The JG unconformably overlies the Proterozoic basement and erosional remnants of pre-rift sedimentary rocks of Paleozoic and Mesozoic ages and is generally tilted ∼30° towards the Red Sea due to the presence of numerous steep and low-dipping antithetic normal faults (Voggenreiter et al. 1988; Bohannon 1989; Fedorik et al. 2023). This group is overlain in the Red Sea basin by Miocene and younger sedimentary rocks, which include conglomerates, sandstones, shales, anhydrite and the mid-Miocene salt (Gillman 1968; Hughes and Johnson 2005). According to the structural model proposed by Fedorik et al. (2023), the JG fills a set of half-graben bounded from the west by antithetic normal faults with fault activity migration towards the Red Sea. These half-graben are progressively tilted due to the accumulation of younger layers of the JG and the progressive migration of faulting towards the continent–ocean boundary (Delaunay et al. 2023).
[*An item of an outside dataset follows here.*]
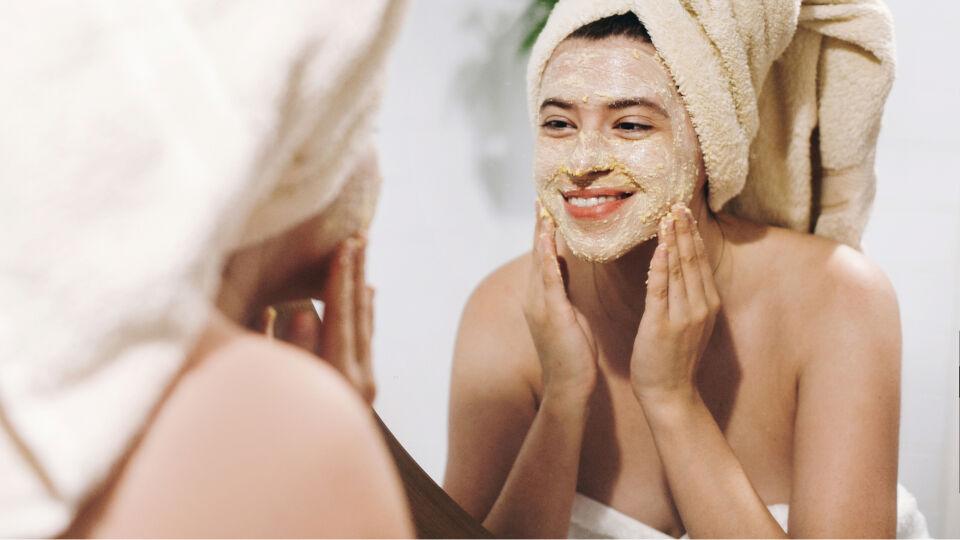Gesichtsreinigung Peeling Kosmetik - © Shutterstock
A few studies have investigated the fault and fracture network of the different lithologies in the Jizan area (i.e. Arrofi and Abu-Mahfouz 2023; Fedorik et al. 2023). These show that the dominant fault and fracture set in the area strikes from 140° to 160°N, which is approximately sub-parallel to the Red Sea axis. The outcrop fracture analysis of Fedorik et al. (2023) (Fig. 1b) shows that this set is composed of normal faults and mode-I fractures approximately parallel to the maximum principal horizontal stress (SHmax). These are often accompanied by a conjugate fracture set, composed of NNW–SSE- and WNW–ESE-striking shear fractures. These fractures can be the result of the magmatic loading and migration of faults towards the Red Sea that bends the juxtaposed layers. An additional but minor joint set, striking orthogonal to the Red Sea, was observed only inside large dykes (Fedorik et al. 2023) and may be due to shrinkage cooling (columnar jointing).
Methodology
As part of the pilot test, five vertical wells from 120 to 1001 m deep were drilled on a site located to the north of the Jizan Refinery and Power Plant (Fig. 2).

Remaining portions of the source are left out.